AIM OF THE TASK — Identify the line that contains "Between (120,221) and" in the material. Output it and every line after it, unchanged, through the end.

=== DATASET EXTRACT ===

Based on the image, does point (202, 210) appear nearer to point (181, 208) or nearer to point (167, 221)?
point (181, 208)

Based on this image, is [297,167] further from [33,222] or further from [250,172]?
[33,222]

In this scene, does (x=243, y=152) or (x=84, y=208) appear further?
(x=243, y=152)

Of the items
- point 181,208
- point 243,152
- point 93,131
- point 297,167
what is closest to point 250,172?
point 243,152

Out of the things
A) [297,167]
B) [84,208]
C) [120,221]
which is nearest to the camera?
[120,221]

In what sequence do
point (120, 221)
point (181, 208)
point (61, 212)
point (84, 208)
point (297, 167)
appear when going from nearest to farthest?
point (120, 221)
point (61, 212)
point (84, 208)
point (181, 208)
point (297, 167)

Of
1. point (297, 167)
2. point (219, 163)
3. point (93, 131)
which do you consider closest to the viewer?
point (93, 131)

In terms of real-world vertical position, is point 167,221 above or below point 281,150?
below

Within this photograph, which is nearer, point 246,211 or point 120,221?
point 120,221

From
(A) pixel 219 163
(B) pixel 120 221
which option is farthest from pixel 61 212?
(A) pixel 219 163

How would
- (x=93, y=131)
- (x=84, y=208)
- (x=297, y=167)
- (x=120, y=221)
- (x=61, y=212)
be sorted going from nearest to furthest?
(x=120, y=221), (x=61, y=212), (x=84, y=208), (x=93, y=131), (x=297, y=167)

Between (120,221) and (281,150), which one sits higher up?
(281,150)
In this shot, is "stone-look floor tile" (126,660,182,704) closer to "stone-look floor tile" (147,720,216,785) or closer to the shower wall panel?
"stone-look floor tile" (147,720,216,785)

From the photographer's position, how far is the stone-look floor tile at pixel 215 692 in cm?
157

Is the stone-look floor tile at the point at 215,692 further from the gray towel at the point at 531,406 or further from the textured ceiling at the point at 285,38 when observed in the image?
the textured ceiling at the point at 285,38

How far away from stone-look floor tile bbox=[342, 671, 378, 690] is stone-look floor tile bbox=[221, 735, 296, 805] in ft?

===

REPLY TO THE EXERCISE —
Between (120,221) and (281,150), which one sits higher up?
(281,150)
In this shot, is "stone-look floor tile" (126,660,182,704) closer to "stone-look floor tile" (147,720,216,785) or closer to the shower wall panel?
"stone-look floor tile" (147,720,216,785)

From the photographer's position, how far is the stone-look floor tile at pixel 215 692 in cm?
157

Is the stone-look floor tile at the point at 215,692 further from the gray towel at the point at 531,406 or further from the textured ceiling at the point at 285,38 when observed in the image?
the textured ceiling at the point at 285,38

How far away from stone-look floor tile bbox=[342, 671, 378, 690] is stone-look floor tile bbox=[221, 735, 296, 805] in ft?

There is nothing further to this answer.